それは、1度話すことですっきりと解決してしまう人もいれば、自分ではまったく意識していなかった本当の問題にたどりつくまで、時間のかかる人もいるからです。
たとえば、失恋をして拒食と過食を繰り返すようになった人が、次の恋をしただけで治ってしまうこともあります。
逆に、恋愛のことで悩んでいるのに、恋人と別れても、次の恋人ができても解決しないということもあります。
それをその人の話から引き出していくので、時間がかかることもあるのです。

行動療法の併用と、カウンセリングではできないこと

カウンセリングでは、行動認知の技法として、行動療法を併用することがあります。
その人が恐怖と感じていることを実際に行動してもらうことで確認したり、行動してみて感じたことなどを、面接によって話し合い、その人の認識が変わってくるよう、サポートする必要があるからです。
たとえば、「いつも人に見られているのではないか」と他人の視線を気にして緊張してしまう視線恐怖症の人の場合、恐怖や不安を克服しながら、家の前の通りを歩く、隣のブロックまで行ってみるなどして少しずつ社会に順応するように行動プログラムを組みます。
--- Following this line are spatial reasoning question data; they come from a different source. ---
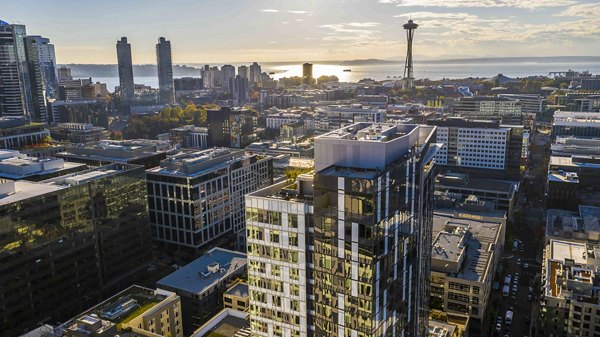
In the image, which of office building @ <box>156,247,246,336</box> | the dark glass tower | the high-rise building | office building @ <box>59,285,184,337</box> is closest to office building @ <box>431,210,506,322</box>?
office building @ <box>156,247,246,336</box>

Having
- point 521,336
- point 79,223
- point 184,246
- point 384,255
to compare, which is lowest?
point 521,336

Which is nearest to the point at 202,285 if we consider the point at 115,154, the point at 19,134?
the point at 115,154

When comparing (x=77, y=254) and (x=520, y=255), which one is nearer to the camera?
(x=77, y=254)

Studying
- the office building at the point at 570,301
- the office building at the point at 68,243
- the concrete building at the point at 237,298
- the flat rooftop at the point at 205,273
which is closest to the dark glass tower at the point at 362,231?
the concrete building at the point at 237,298

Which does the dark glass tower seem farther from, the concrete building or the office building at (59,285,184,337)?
the concrete building

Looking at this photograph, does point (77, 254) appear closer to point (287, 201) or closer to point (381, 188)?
point (287, 201)

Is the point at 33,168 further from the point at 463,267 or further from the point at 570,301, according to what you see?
the point at 570,301

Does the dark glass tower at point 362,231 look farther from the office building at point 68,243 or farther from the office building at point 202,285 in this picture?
the office building at point 68,243

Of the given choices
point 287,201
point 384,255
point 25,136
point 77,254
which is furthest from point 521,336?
point 25,136
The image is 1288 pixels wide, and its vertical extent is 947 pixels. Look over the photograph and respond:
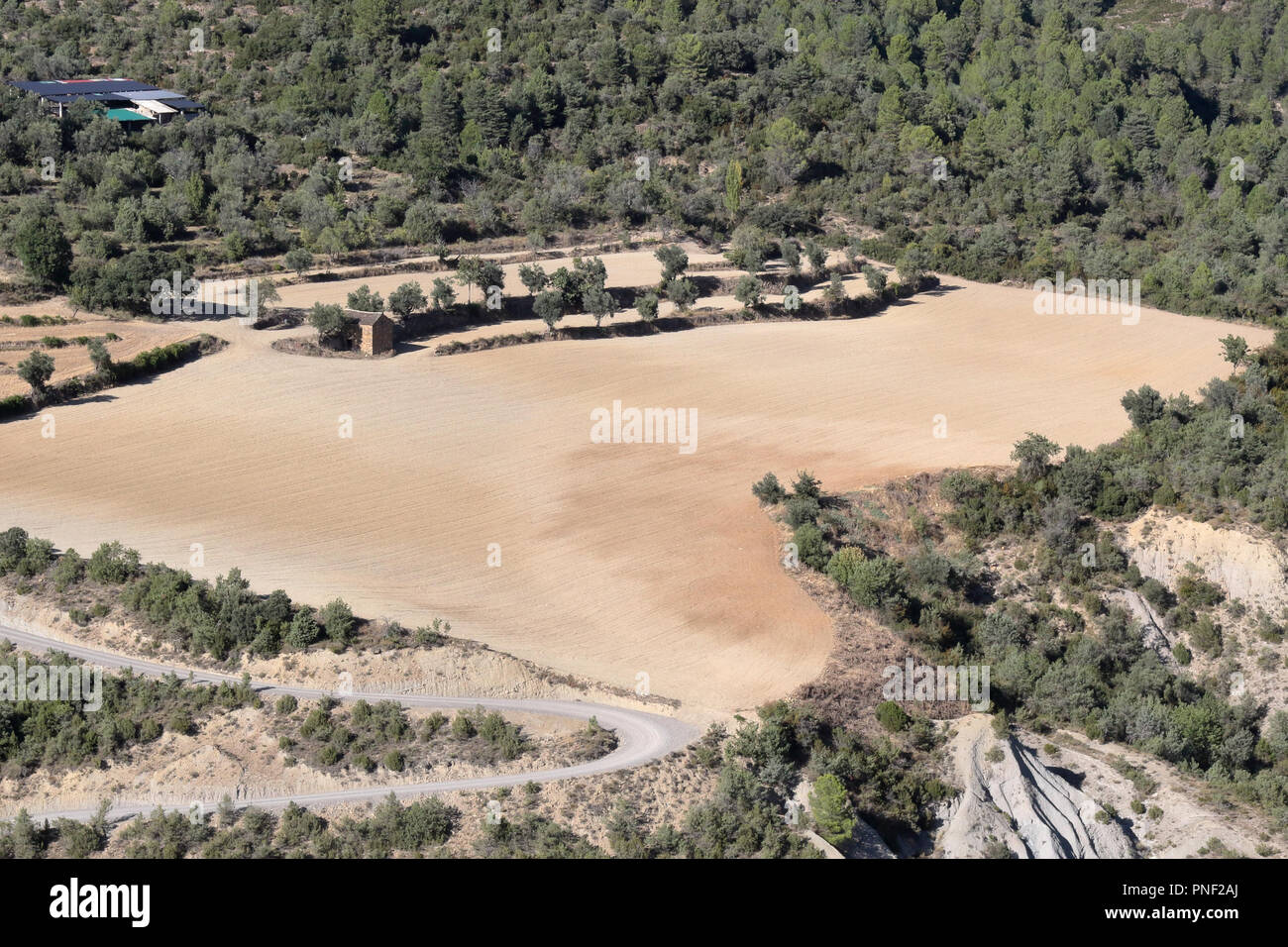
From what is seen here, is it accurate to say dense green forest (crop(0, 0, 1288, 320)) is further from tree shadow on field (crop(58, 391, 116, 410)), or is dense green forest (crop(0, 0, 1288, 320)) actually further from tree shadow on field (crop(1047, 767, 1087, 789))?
tree shadow on field (crop(1047, 767, 1087, 789))

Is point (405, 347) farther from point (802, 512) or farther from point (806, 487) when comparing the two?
point (802, 512)

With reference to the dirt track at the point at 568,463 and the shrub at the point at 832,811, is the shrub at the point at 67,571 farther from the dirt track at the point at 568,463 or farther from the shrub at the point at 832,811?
the shrub at the point at 832,811

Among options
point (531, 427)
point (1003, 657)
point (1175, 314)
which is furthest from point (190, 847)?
point (1175, 314)

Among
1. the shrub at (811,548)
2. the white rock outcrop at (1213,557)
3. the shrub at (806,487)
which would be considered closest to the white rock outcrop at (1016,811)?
the shrub at (811,548)

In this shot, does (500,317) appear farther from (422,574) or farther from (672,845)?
(672,845)

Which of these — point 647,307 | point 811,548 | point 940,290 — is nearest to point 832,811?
point 811,548

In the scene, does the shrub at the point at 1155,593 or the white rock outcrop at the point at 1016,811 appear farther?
the shrub at the point at 1155,593

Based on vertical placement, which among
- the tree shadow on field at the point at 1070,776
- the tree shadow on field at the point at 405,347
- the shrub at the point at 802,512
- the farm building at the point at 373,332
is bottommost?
the tree shadow on field at the point at 1070,776

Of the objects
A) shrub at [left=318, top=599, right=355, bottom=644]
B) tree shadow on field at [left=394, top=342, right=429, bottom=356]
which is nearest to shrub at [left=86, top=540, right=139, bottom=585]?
shrub at [left=318, top=599, right=355, bottom=644]
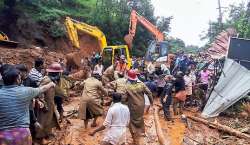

少しずつ行動範囲を広げていくことで、視線恐怖症を克服しようというものです。
段階を経て行動を変化させることで、心も変化させていきます。
ただし、カウンセリングでは薬物療法を行うことはできません。
そのため、精神科の治療とカウンセリングを併用する場合もありますし、薬物療法のほうが適切と判断した場合、カウンセラーから精神科や心療内科での治療を勧められることもあります。
逆に精神科や心療内科で、カウンセリングとの併用を勧められる場合もあるのです。